L’autotrasportatore che ci suggerisce il ristorante del mese si chiama Gigi Panariello ed è nato a Scafati, in provincia di Salerno, l’8 settembre 1960. Ha cominciato a lavorare nel trasporto merci nel lontano 1978, dedicandosi quasi subito a fare il conducente. Oggi lavora per un’azienda napoletana, la Chemical Express, che movimenta prodotti chimici e rifiuti industriali liquidi in tutta Europa. «Vado da Bruno (il proprietario del Millennium, ora in pensione – ndR) ormai da tanti anni – ci spiega – perché lui e i suoi collaboratori sono persone molto alla mano, cortesi e professionali. Anche se vuoi qualcosa di semplice, come uno spaghetto aglio e olio, te lo fa senza problemi pure se non è in menu. C’è un’atmosfera molto familiare, ci facciamo quattro risate insieme, non è un problema anche se arrivi un po’ in ritardo e questo me lo fa preferire a tanti posti dove ti trattano come uno qualsiasi».
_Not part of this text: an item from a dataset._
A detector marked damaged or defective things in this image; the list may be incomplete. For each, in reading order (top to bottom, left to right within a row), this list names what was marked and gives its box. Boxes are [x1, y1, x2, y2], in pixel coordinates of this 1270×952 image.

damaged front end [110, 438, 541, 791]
Panariello ci dice che i piatti – specie i primi – sono abbondanti e gustosi, in particolare quelli a base di agnello e le specialità locali, come l’amatriciana, «che è veramente uno spettacolo». «Quando sono in Italia mi piace mangiare in trattoria – conclude Gigi – perché si sente meno la solitudine e recuperi quel contatto umano che a volte manca nel nostro lavoro. Al Millennium poi la gentilezza e il calore umano rendono la pausa ancor più invitante».
Hotel Millennium
Il locale di Orte, ora in mano a Marco Felici, il figlio di Bruno, festeggia nel 2021 il 38simo anno di attività. Nel 2000 il ristorante – che si chiamava Da Bruno – è stato ristrutturato ed è stato costruito ex novo l’hotel. Proprio per celebrare il passaggio nel XXI secolo, la struttura è stata rinominata «Millennium».
La vicinanza all’autostrada (3-400 m dal casello) e il grandissimo parcheggio che gira intorno all’edificio (con una capienza di 60-65 autocarri) ne fanno un noto punto di riferimento per gli autotrasportatori che percorrono E35 ed E45. Anche se non si dorme nell’albergo, è disponibile il servizio doccia, al prezzo di 2,50 euro. Passando al cibo, il menu fisso da 18 euro comprende bruschetta d’apertura, primo (con pasta fatta in casa), secondo, contorno, bevande e caffè.
«Andiamo particolarmente orgogliosi dei nostri strozzapreti alla burina con panna, salsiccia e funghi – spiega Marco – Quando vengono i vecchi clienti la prima domanda che fanno è se ce li abbiamo ancora». Vecchi clienti che ormai fanno parte integrale della locanda: «Durante la settimana sappiamo già chi arriverà – sorride Felici – Persone che abbiamo imparato a conoscere nel tempo e che ci mettono sempre di buonumore».
Secondo Marco, infatti, la convivialità è un elemento fondamentale per il successo del ristorante: «Cerchiamo di socializzare con chi viene a mangiare da noi. Non ci interessa solo fare buona ristorazione, ma creare un ottimo rapporto con gli ospiti, specie quelli abituali, in modo da farli stare bene e farli tornare per questo». Così si recupera quella dimensione umana, quella condivisione di caratteri e idee perduta durante la pandemia, ma che anche prima del Covid si era smarrita in quei locali grigi, asettici e deprimenti in cui spesso i trasportatori erano costretti a fermarsi. Insomma, mangiare al ristorante sta significando di nuovo prendersi cura di se stessi. Per fortuna.